Tuesday | 2 December, 2008
Language lessons
Chuck Tatham (Network World) 22/09/2003 10:00:44

CIOs and CFOs often act as though they are partners in a strained marriage. Both parties have seen their roles change within the organization over the past decade. Previously, the CFO had to approve all IT purchasing decisions, while IT executives were charged with making technology recommendations and implementations. Then came the free-spending technology boom that elevated the status of CIOs. This position was considered essential for any business, and the CIO's recommendations were viewed as mission-critical.

But today's downturn has made cost-cutting king, and many businesses have become disillusioned by empty ROI promises IT vendors made. Every IT investment is heavily scrutinized, leading many CFOs to once again seize control of IT budgets and get more involved in the IT decision-making process.

With more CFOs becoming technology-savvy and playing an increasing role in technology-spending decisions, CIOs and CFOs must learn to play nicely with each other. The thorn in the relationship's side lies in that most CFOs see the hefty dent IT expenditures make in the expense column, and yet they don't have a clear understanding as to how these investments contribute to corporate earnings. Few technology chiefs succinctly can demonstrate and justify the value and return of their IT expenditures, and worse, many have not yet adopted an IT governance model that lets them align IT with business needs.

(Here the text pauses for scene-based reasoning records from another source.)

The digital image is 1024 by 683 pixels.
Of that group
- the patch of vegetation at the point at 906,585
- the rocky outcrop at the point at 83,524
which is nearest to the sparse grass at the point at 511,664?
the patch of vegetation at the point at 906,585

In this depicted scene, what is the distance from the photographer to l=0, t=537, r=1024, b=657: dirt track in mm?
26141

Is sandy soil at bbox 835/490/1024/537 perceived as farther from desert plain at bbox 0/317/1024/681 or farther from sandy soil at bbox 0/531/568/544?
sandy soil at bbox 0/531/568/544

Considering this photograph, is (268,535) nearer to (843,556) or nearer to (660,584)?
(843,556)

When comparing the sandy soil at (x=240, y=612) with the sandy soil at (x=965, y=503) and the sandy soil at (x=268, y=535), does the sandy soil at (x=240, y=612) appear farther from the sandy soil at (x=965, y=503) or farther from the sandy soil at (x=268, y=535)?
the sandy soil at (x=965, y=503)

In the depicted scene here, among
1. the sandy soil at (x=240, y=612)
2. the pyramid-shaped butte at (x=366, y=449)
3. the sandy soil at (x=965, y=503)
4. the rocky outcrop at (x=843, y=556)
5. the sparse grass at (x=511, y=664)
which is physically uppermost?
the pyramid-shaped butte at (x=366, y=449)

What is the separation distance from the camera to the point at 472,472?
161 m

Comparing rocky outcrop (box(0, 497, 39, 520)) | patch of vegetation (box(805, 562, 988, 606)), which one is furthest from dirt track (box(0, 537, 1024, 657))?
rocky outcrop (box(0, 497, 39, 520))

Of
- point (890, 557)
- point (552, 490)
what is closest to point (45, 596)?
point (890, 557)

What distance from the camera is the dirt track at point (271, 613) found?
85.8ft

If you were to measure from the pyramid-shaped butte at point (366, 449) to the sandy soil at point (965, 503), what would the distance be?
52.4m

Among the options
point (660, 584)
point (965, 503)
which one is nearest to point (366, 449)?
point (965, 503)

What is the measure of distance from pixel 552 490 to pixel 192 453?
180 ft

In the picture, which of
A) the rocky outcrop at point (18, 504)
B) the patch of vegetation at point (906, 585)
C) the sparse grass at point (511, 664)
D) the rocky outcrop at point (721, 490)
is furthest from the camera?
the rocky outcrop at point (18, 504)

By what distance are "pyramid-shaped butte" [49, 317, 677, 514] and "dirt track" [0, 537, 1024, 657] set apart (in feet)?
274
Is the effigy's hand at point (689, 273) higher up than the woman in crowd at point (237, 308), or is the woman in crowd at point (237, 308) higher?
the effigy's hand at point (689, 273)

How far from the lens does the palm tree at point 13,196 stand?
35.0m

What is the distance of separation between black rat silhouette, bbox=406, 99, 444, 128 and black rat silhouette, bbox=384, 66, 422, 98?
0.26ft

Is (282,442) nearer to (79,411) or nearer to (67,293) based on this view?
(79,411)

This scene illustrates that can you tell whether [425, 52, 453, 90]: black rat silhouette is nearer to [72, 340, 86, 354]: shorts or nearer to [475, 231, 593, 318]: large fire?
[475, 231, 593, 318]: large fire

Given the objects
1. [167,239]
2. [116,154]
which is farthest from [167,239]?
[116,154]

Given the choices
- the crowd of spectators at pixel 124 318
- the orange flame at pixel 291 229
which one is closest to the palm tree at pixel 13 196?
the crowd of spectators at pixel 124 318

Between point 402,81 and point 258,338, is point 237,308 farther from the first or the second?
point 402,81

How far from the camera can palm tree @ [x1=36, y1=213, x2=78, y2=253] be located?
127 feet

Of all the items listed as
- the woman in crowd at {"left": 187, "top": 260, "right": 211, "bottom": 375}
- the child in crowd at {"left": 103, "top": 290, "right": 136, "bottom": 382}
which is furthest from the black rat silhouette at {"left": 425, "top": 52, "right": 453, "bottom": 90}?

Poor communication causes many of the problems CFOs and CIOs have. CFOs often think CIOs don't have a grasp on the company's overall strategic direction, while CIOs often feel isolated from corporate planning. For the marriage to work, CIOs must learn how to become strategic advisers who engage senior management and gain buy-in to technology projects while explaining the business impact in terms a financial leader can understand.

CIOs should think of their title as an acronym for "Communicate Information Often." What follows are several tactics CIOs and other IT leaders should try for improving relations with the CFO and other executives:

  • Become more comfortable with financial lingo. Just as CFOs must now have a basic knowledge of technology, the CIO must be able to communicate in terms the CFO understands, such as total cost of ownership or ROI. Armed with hard data, CIOs will have an easier time selling projects to executive management.
  • Qualify and quantify IT spending. The IT department cannot become accountable until it accurately can demonstrate how it is spending its time and budget dollars. To do this, CIOs are looking for technology investments that provide a holistic view into their IT operation to enable effective project portfolio management.
  • Generate value. It's not about implementing the latest technology, but linking strategies to corporate goals by working and communicating directly with business managers.

    For example, if a company improves profitability because of a business process automation system, the CIO should ensure that business managers comprehend the effect the technology investment had on this milestone. After clearly demonstrating the value IT investments have on corporate objectives, it will become easier to obtain buy-in on other technology expenditures.

  • Consider chargeback. Think about adopting a chargeback model that includes billing staff time back to the appropriate business units. By running your IT department like a consulting practice, a CIO can ensure that the business units are aligned with technology spending. The result is better alignment of IT with overall corporate strategy.
  • Partner across the company. Move toward coalition building. CIOs must be able to express persuasively and intelligently the technology agenda to peers, the press, industry executives and employees.

    For example, if the CIO is lobbying for a complete overhaul of a CRM system, it only makes sense to work with the head of customer relations to produce a strategic proposal with supporting evidence - including some sort of ROI, such as productivity improvements and decreased customer turnover.

Making it work

When CIOs and CFOs aren't able to forge harmony, the losers in the dispute are quite often employers themselves. But if the communication breaks down and the two parties don't work in tandem - or in some cases work against each other - an organization automatically is put at a disadvantage.

CIOs who rise to the occasion by developing strong relationships with CFOs will reap significant rewards - and win a seat at the strategy table.